No es usual, la gente siempre quiere protagonismo, pero yo prefiero contemplar las escenas que se me presentan. No todas son buenas, pero no por eso, menos humanas. Cuando camino por la calle con audífonos, siempre soy testigo de situaciones diversas. A veces veo gente discutiendo. En otras veo parejas abrazándose en bancas de la plaza, con los ojos cerrados. He llegado incluso a ver gente que se besa y uno de ellos está con los ojos abiertos. He visto personas hablando por teléfono mientras lloran. He visto a grupos de personas riéndose a carcajadas. He visto a gente sola mirando a la nada. He visto a gente con audífonos, como yo, mirando hacia ningún lugar. He visto despedidas también. Algunas de una esquina a otra, algunas de cerca. A veces son en los semáforos, justo antes de cruzar. He visto gente ignorando, omitiendo. He visto gente caminando con los ojos pegados al teléfono. He visto gente mirando a más gente. A veces me pregunto qué estarán pensando, qué estarán sintiendo. Cuando veo a jóvenes en especial, me fijo en qué expresión llevan. Algunos se van riendo solos. Otros van terriblemente afligidos. Me pongo a pensar en las veces en que caí yo en discusiones absurdas en la calle, o en discusiones serias también. Y lo único que deseaba era escapar. Muchas veces iba lo suficientemente enojada como para no darme cuenta de la gente que iba a mi alrededor. También las veces en que iba igual de entumecida con sentimientos de tranquilidad y alegría, donde tampoco notaba a la gente, porque iba riéndome sola. Me gusta ser testigo. Pero en casos excepcionales, me gusta ser protagonista. Porque, siempre hay otro testigo que me ve, me contempla y se pregunta: Y ella, ¿qué piensa?

10/4/16

Absoluto


Me he llevado el día, la tarde e incluso parte de la noche pensando. ¿Y en qué? No sé. Aún no lo sé. Ha sido mucho. He pensado demasiado. Lo suficiente como para decirte que tienes los ojos, la nariz, la boca, las orejas, el mentón, el cabello, los pómulos y la sonrisa más bella del universo. Y qué exagerado suena. ¿Cómo puedes decir que es lo más bello del universo si no conoces todo el universo? Y es que no necesito conocer el universo, ni otros ojos, ni otra nariz, ni otra boca, ni otras orejas, ni otro mentón, ni otro cabello, ni otros pómulos, ni otra sonrisa para decirte que lo que lo que tengo frente a mí me gusta. ¿Para qué quiero yo conocer al universo entero si contigo basta? Te ríes, bajas la mirada y yo me avergüenzo. Tienes las ideas, las creencias y los pensamientos más bonitos del mundo. ¿Y cómo puedes saberlo? Solo lo sé. ¿Qué más? Me gusta cuando acerco tus átomos con los míos y hacen la suficiente presión como para hacerme creer que te estoy tocando. Me gusta cuando me rodeas por detrás con tus brazos y me sorprendes. Me gusta cuando frunces el ceño y te quejas. Me gusta cuando te pierdes por ahí y te silencias. Me gusta cuando caminas a mi lado e intentas hacerme creer que rozas mi mano por accidente. Me gusta cuando te enredas con tus propias palabras. Me gusta cuando disipo la niebla de tus dudas. Me gusta cuando llueves y logro sacarte algunos rayitos solares. Me gusta tu paciencia porque equilibra mi impaciencia. Me gusta cuando me hablas hasta dormirte.
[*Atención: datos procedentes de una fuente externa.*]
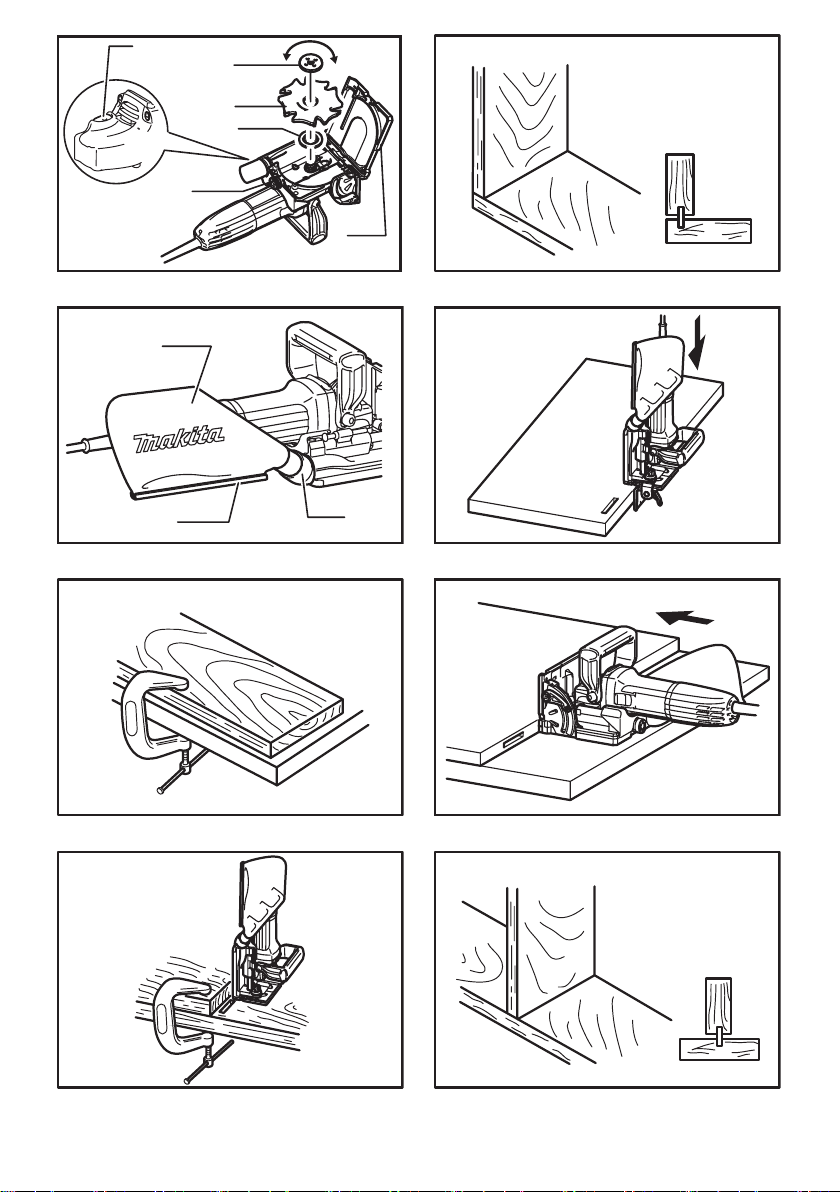 makita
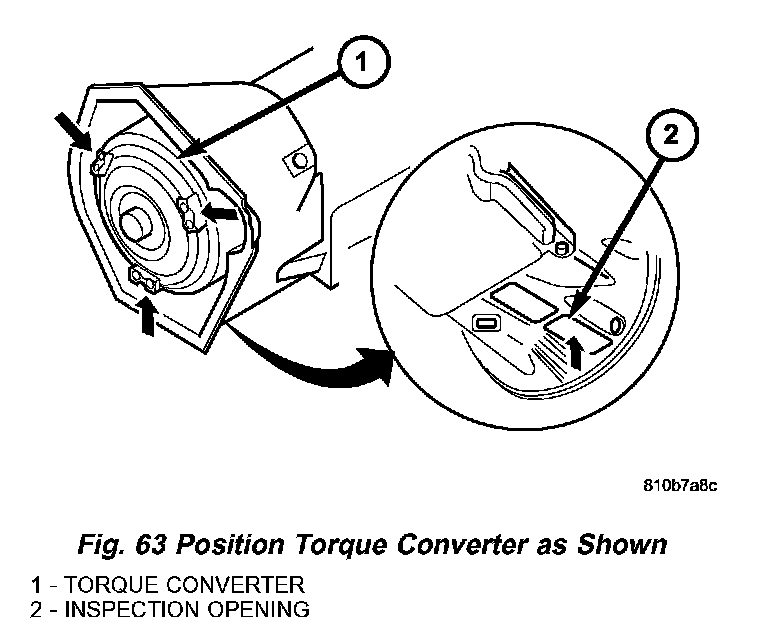 1

2

810b7a8c

Fig. 63 Position Torque Converter as Shown

1 - TORQUE CONVERTER
2 - INSPECTION OPENING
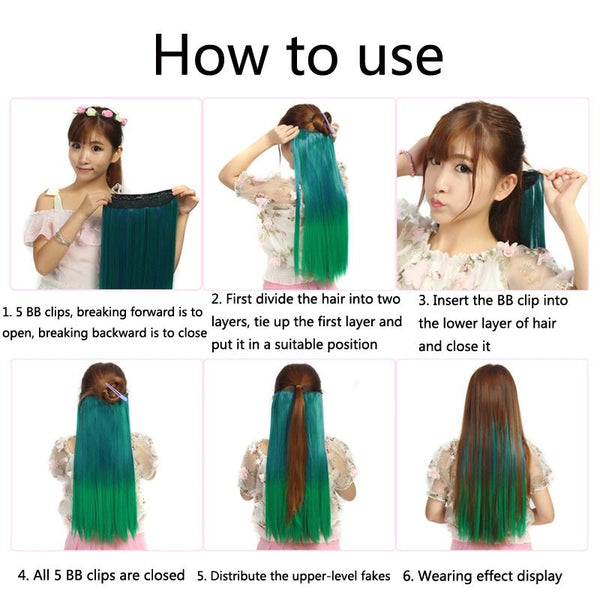 How to use

1. 5 BB clips, breaking forward is to open, breaking backward is to close

2. First divide the hair into two layers, tie up the first layer and put it in a suitable position

3. Insert the BB clip into the lower layer of hair and close it

4. All 5 BB clips are closed

5. Distribute the upper-level fakes

6. Wearing effect display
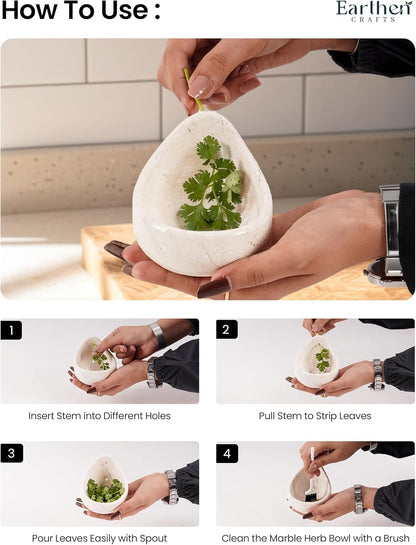 How To Use :

Earthen CRAFTS

1

Insert Stem into Different Holes

2

Pull Stem to Strip Leaves

3

Pour Leaves Easily with Spout

4

Clean the Marble Herb Bowl with a Brush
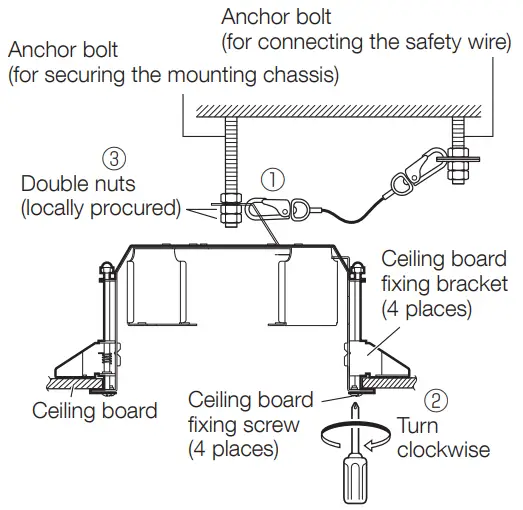 Anchor bolt
(for connecting the safety wire)

Anchor bolt
(for securing the mounting chassis)

③
Double nuts
(locally procured)

①

Ceiling board
fixing bracket
(4 places)

Ceiling board

Ceiling board
fixing screw
(4 places)

②
Turn
clockwise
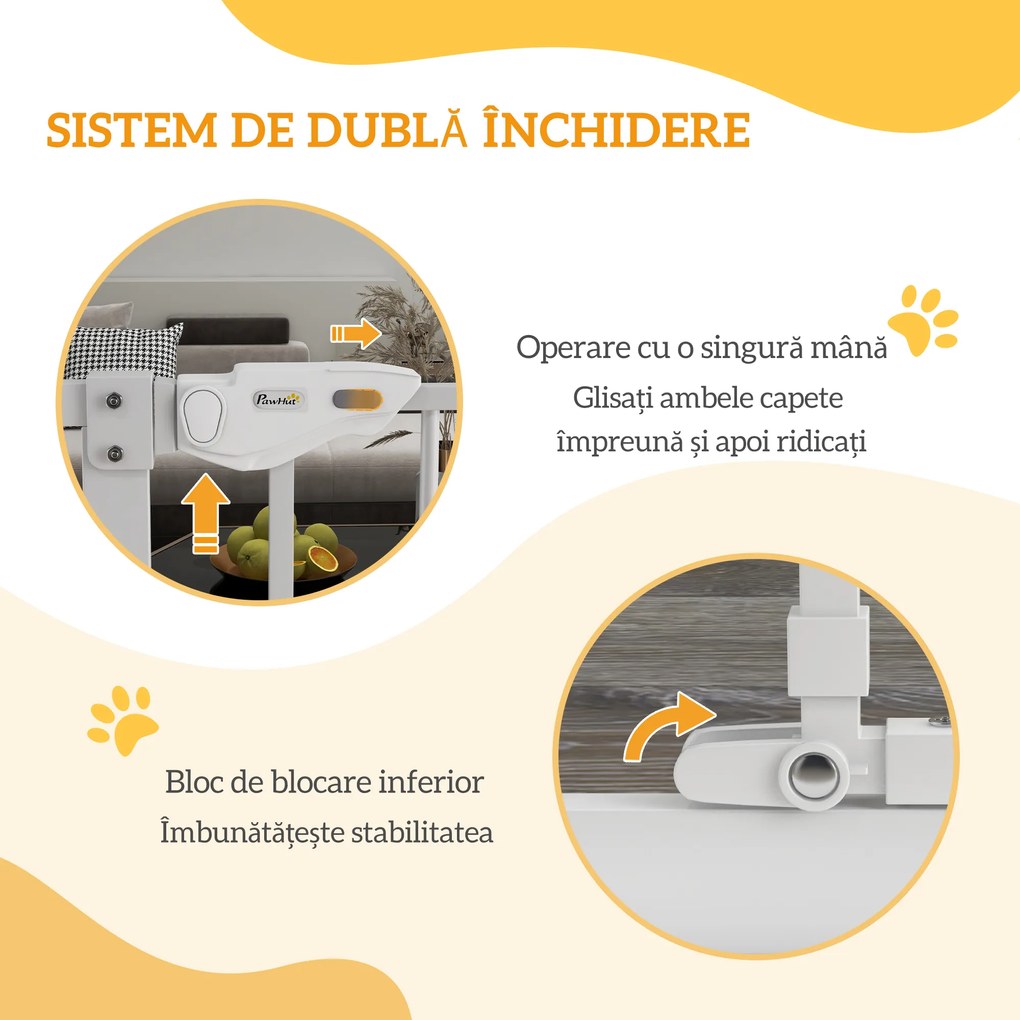 SISTEM DE DUBLĂ ÎNCHIDERE

PawHut

Operare cu o singură mână
Glisați ambele capete împreună și apoi ridicați

Bloc de blocare inferior
Îmbunătățește stabilitatea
Me gusta cuando me haces sonreír aún cuando parece imposible que pase. Me gustan tus insignificancias, tu costumbre, tu lado más banal y mundano. Me gustan tus cicatrices, tus lunares y tus manchitas. Tus defectos, tus mañas y tus tristezas. Me gustan tus jadeos, tus suspiros y tus placeres. Me gustan tus mañanas, tus tardes y tus noches. Me gustan tu logros, intentos y fallos. Me gustan tantas cosas de ti, incluso lo que no conozco. ¿Cómo puedo gustarte incluso con lo que no conoces? Porque me gustas absoluto, no parcial.